The Persona of the Historian: Repertoires and Performances, 1800-2000
- 26 January 2017 - 27 January 2017
- Matthias de Vrieshof
Matthias de Vrieshof 4
2311 BZ Leiden
- 008A, 005, 007
What does it take to be a good historian? What are the attitudes, talents, skills, or virtues that historians have to cultivate to thrive in their profession? By implication, what are the “passions” or the “vices” they are expected to resist? And how do such ideas about “the scholarly self” change over time?
This conference reexamines the history of modern (post-1800) historical scholarship through the prism of “scholarly personae.” Specifically, the conference addresses three questions:
- What were the most important, the most neglected, and the most contested “scholarly personae” in nineteenth- and twentieth-century historiography?
- How did such “personae” function (as models to be imitated, as embodiments of virtues, as educational templates, as stereotypical objectified images, as shorthand for historiographical schools or traditions)?
- If “personae” are like repertoires, to what extent then do they allow for a rewriting of the history of historiography, not in terms of “succession,” but in terms of “sedimentation” (a gradual enrichment of available repertoires, with layers of possibilities that grow over time)?
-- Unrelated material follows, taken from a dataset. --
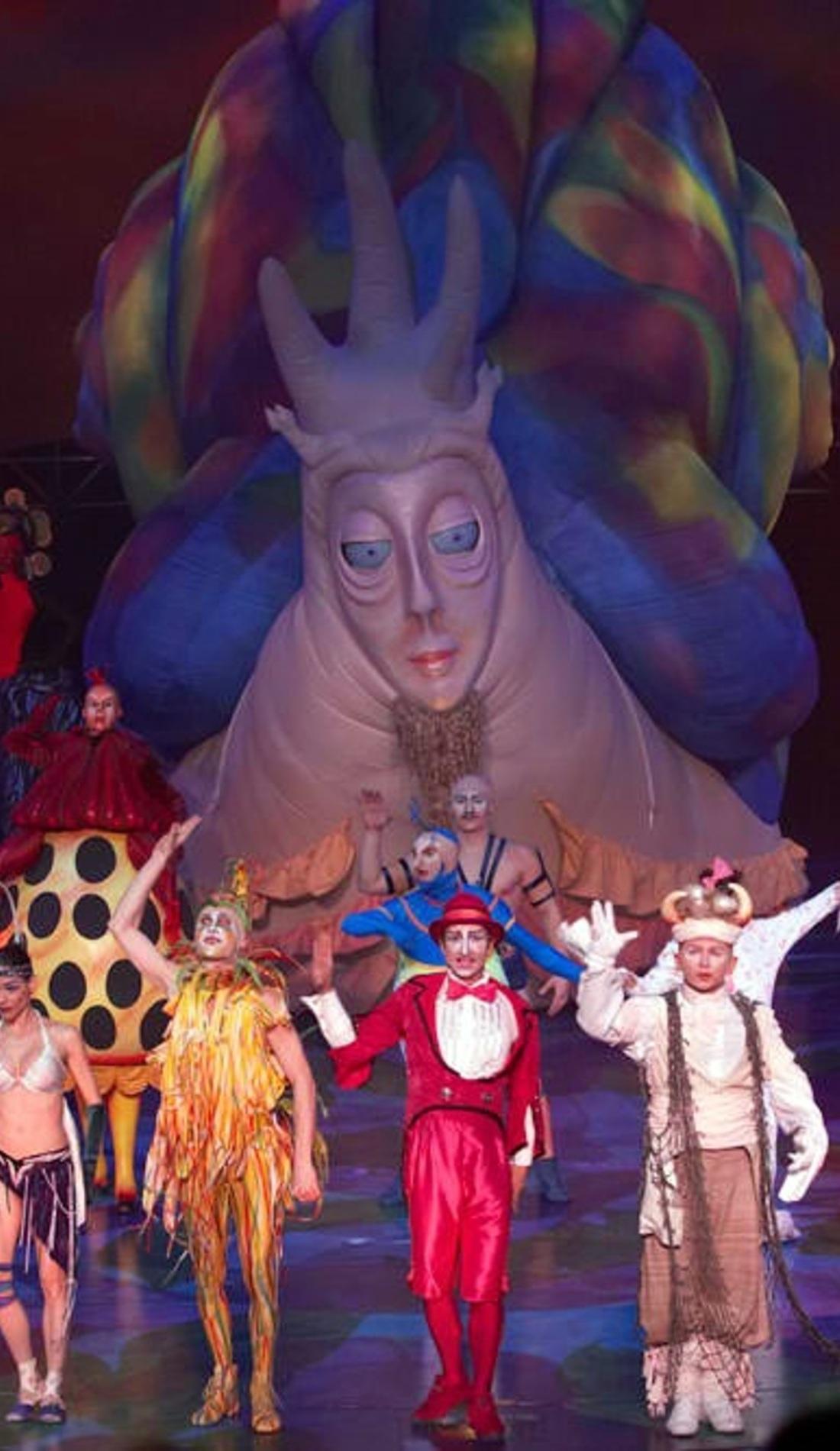 A Cirque du Soleil: Mystere live event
In addition to six parallel sessions, there will be six plenary lectures:
- Michael Bentley (University of Oxford) – Born with the Century: A Generation of European Historians, 1795-1850
- Herman Paul (Leiden University) – Schlosser’s Statue: Scholarly Personae in Nineteenth-Century German Historiography
- Elise Garritzen (University of Helsinki) – Edward A. Freeman, Edith Thompson and the Gendered Persona of a Late-Victorian Historian
- David N. Myers (University of California, Los Angeles) – Graetz-Baron-Yerushalmi: Three Typologies of Scholarly Personae in Modern Jewish Historiography
- Monika Baár (Leiden University) – Nineteenth-Century Fathers in Times of National Communism (Hungary)
- Q. Edward Wang (Rowan University) – Passion and Persona of a Chinese Historian: The Case of Gu Jiegang (1893-1980) and His Role in Shaping Modern Chinese Historiography
Titles and abstracts as well as practical details about time schedule and conference venue are available here. The conference is open free of charge to interested staff and students. However, please register before January 14, 2017 with Herman Paul at firstname.lastname@example.org.
This conference is organized in the context of Herman Paul’s NWO-funded research project “The Scholarly Self: Character, Habit, and Virtue in the Humanities, 1860-1930.”